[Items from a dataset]
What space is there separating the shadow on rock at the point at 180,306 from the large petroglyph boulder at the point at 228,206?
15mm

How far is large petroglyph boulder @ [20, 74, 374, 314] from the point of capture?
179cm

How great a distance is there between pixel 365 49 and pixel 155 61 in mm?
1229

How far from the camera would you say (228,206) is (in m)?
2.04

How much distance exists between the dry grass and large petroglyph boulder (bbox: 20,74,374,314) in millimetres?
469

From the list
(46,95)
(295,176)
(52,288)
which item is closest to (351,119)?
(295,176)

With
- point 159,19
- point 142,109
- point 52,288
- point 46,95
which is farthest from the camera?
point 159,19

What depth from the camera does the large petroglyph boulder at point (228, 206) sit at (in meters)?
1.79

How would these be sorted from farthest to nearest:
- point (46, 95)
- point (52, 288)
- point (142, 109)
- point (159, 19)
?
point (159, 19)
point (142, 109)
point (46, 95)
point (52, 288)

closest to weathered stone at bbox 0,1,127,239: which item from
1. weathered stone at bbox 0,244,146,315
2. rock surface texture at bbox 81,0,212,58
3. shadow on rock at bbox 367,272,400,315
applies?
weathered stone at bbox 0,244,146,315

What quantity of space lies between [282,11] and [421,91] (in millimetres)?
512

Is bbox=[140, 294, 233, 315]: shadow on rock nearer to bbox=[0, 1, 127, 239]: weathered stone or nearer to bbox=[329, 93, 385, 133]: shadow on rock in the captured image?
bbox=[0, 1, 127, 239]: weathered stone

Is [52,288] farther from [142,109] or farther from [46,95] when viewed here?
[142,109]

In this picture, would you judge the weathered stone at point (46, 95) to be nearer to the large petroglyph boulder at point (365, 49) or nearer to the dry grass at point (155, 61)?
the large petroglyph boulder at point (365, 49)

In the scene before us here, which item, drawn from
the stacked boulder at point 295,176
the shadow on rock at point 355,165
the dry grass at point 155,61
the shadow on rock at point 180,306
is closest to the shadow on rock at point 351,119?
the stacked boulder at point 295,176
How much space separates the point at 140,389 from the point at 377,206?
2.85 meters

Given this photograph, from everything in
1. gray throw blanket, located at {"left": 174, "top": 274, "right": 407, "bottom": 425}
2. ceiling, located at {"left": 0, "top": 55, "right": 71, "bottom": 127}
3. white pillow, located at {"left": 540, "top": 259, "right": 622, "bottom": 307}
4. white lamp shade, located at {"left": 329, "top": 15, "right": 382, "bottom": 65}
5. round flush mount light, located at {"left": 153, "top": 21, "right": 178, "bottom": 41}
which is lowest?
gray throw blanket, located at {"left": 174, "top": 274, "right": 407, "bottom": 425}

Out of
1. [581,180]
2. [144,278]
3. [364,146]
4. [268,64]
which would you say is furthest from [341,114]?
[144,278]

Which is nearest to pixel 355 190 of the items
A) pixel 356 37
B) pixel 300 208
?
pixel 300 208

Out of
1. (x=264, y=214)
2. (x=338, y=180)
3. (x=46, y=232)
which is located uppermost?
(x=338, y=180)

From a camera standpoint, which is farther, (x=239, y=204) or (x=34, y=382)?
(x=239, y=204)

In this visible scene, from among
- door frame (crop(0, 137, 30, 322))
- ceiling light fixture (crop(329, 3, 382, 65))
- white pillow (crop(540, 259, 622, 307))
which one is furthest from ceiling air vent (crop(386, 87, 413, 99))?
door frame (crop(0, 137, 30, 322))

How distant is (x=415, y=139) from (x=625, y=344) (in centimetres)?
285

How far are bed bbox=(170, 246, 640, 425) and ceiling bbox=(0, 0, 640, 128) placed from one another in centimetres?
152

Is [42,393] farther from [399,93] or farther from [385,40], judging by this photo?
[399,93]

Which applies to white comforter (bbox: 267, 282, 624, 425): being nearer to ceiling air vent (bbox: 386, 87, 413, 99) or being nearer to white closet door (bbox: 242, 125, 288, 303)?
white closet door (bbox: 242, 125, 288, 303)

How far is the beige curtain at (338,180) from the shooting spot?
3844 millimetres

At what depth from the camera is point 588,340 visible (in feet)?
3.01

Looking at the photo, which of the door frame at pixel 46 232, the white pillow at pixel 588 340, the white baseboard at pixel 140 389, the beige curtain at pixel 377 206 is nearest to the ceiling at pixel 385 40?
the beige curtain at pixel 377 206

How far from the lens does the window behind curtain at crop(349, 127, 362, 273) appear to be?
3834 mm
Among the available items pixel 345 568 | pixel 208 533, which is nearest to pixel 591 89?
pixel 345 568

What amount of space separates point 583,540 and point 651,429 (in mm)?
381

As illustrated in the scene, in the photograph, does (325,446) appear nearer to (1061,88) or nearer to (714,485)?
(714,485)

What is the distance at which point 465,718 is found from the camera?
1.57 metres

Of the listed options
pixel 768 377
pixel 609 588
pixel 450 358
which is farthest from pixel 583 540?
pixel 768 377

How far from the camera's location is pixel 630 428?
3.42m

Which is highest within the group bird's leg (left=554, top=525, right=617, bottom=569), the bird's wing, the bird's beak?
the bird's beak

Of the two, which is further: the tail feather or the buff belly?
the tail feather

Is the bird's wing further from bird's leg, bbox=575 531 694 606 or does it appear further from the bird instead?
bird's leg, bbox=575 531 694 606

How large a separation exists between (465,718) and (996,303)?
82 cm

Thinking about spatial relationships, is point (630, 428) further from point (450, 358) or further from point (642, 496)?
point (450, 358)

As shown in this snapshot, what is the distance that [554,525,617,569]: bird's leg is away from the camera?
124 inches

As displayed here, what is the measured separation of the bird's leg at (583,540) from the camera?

Problem to work on
Which lines in the items above contain the word "rock"? Pull out each one in full, treating case as significant.

Answer to the exercise
What space is there separating the shadow on rock at the point at 180,306 from the large petroglyph boulder at the point at 228,206?
2. rock surface texture at bbox 81,0,212,58
3. shadow on rock at bbox 367,272,400,315
Is bbox=[140, 294, 233, 315]: shadow on rock nearer to bbox=[0, 1, 127, 239]: weathered stone or nearer to bbox=[329, 93, 385, 133]: shadow on rock in the captured image?
the shadow on rock at point 355,165
the shadow on rock at point 180,306
is closest to the shadow on rock at point 351,119?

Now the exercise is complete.